To begin with, as most of his plans began with these days, he sank to the ground and began drawing. Some of the pigs sniffed him curiously, but they didn’t bother him as he drew up his circle. Zeth kept his ears out for footsteps the entire time he drew, ready to dash off if it sounded like someone was headed his way, but he was left undisturbed by the time he finished fifty minutes later. This was technically eating into precious time he wanted to use summoning demons, but he needed that blood.

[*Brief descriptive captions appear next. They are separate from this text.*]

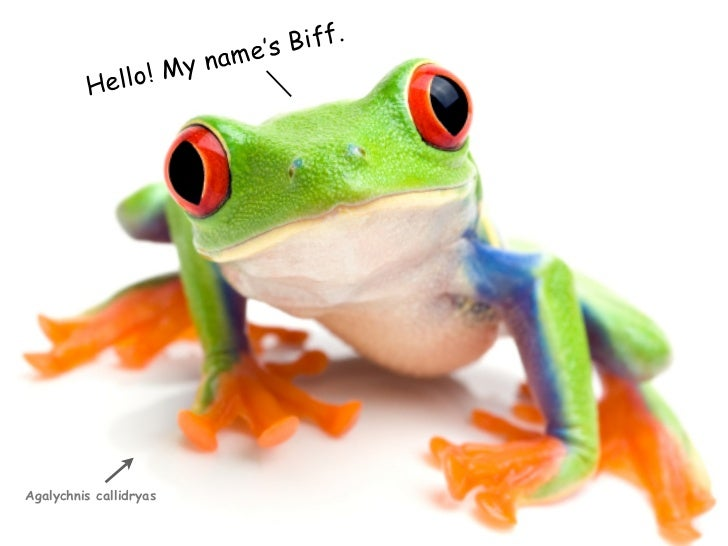 Biff.                        ame's                 ! My n           Hello     Agalychnis callidryas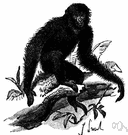 Hylobates syndactylus - large black gibbon of Sumatra having the 2nd and 3rd toes partially united by a web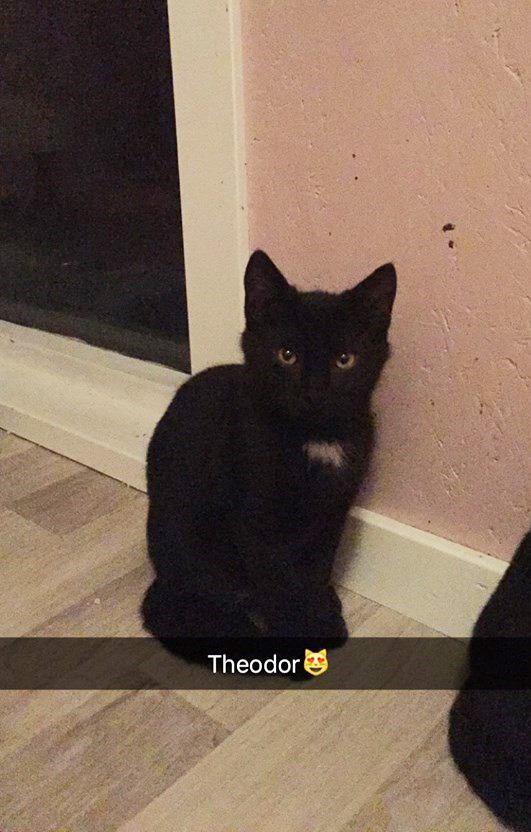 Theodor 5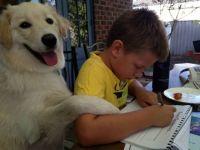 Jaffy helps Luke with homework.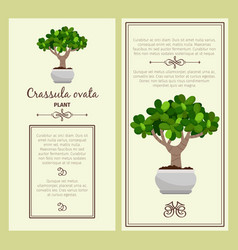greeting card with crassula ovata plant vector image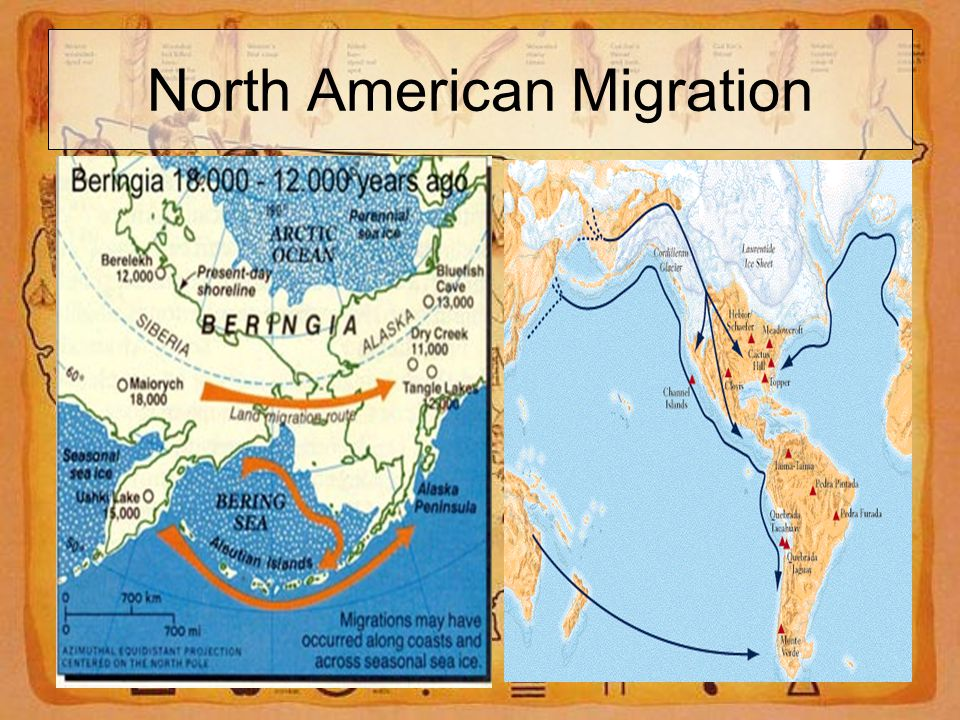 North American Migration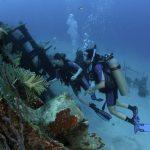 Nominan a Utila como mejor destino del Caribe para hacer buceo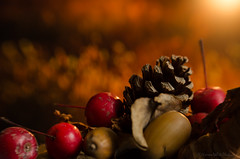 autumn debris (sure2talk) Tags: autumndebris autumn fall berries pinecone acorn leaves golden macro closeup shallowdof bokeh blur nikond7000 lensbaby lensbabycomposerpro sweet50optic macroconverter 8mm lensbabylove studio26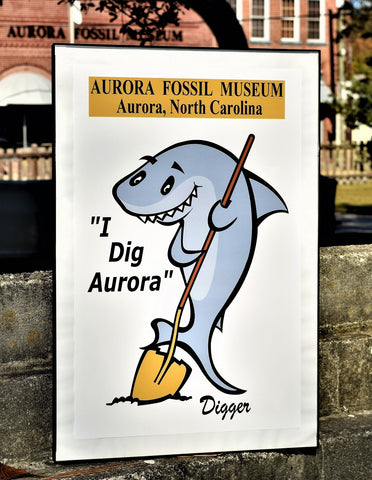 Aurora Fossil Museum poster with frame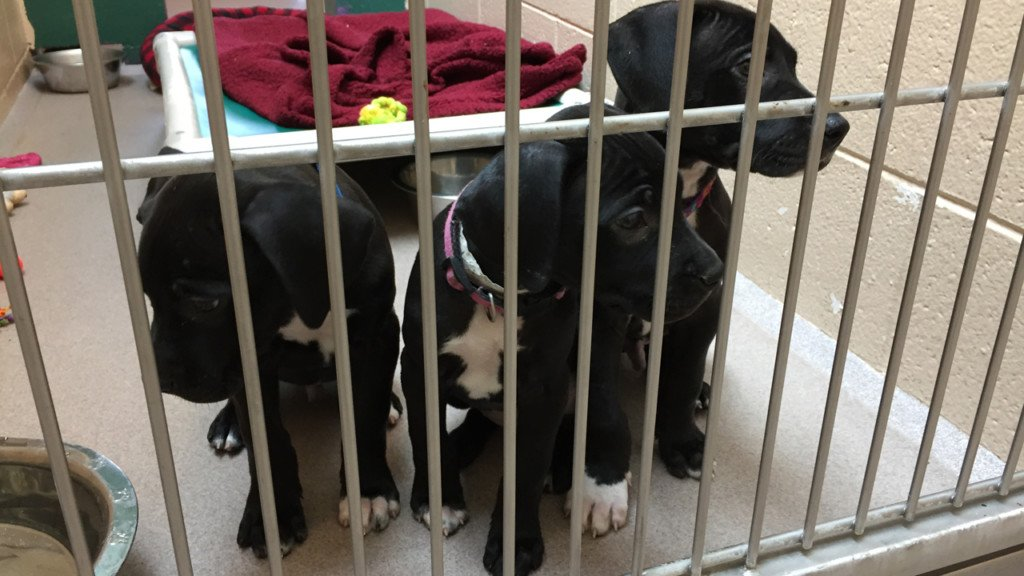 Dane County Humane Society now part of ASPCA transfer program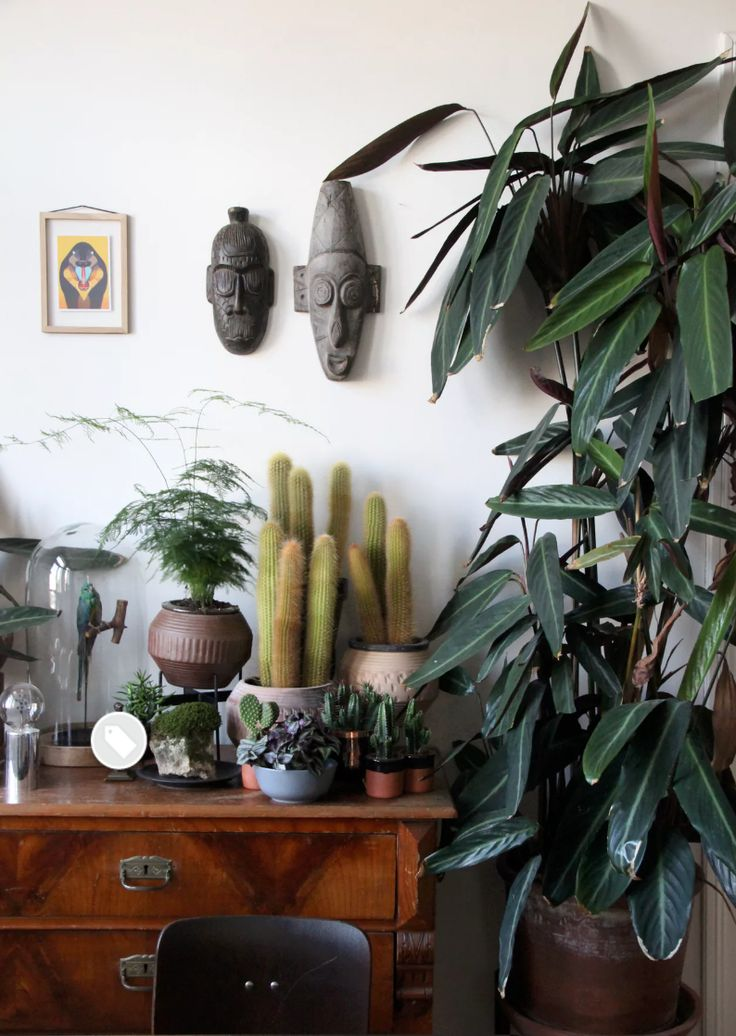 GREENERY LESSONS FROM #AAHOUSECRUSH – Abigail Ahern
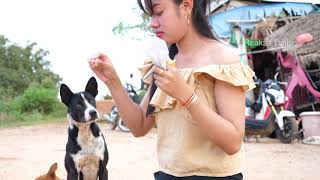 Top Smart and cute dog videos - Beautiful girl playing and give food to puppies Part 3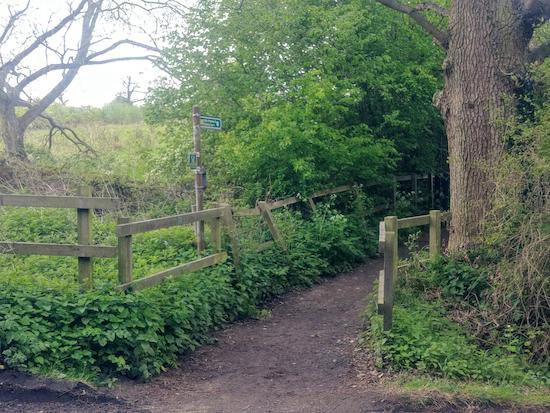 Shenley footpath 10 S of Radlett Lane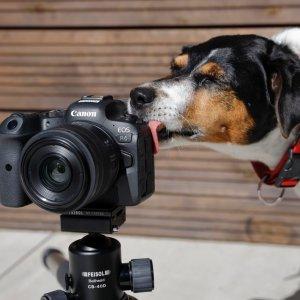 Hundefotografie - Petra Selbertinger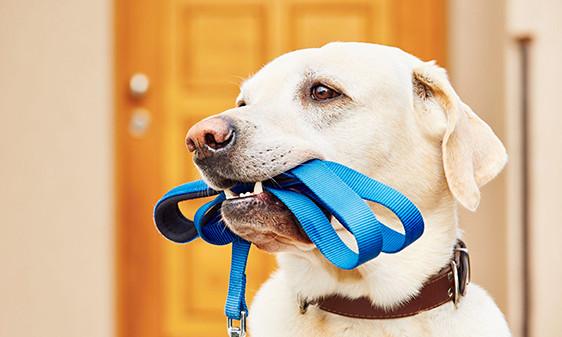 Sept 05-Anthony-dog-123rf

After he was done, he set up the scene, drawing up a few half-complete mock circles across the field. These he didn’t put near as much time or effort into as the real one—he just dragged his finger across the grass until he had something that would look like a functioning ritual circle to someone who didn’t know any better. Once he had a few, he returned to the real one, beckoning a nearby pig to come over to him.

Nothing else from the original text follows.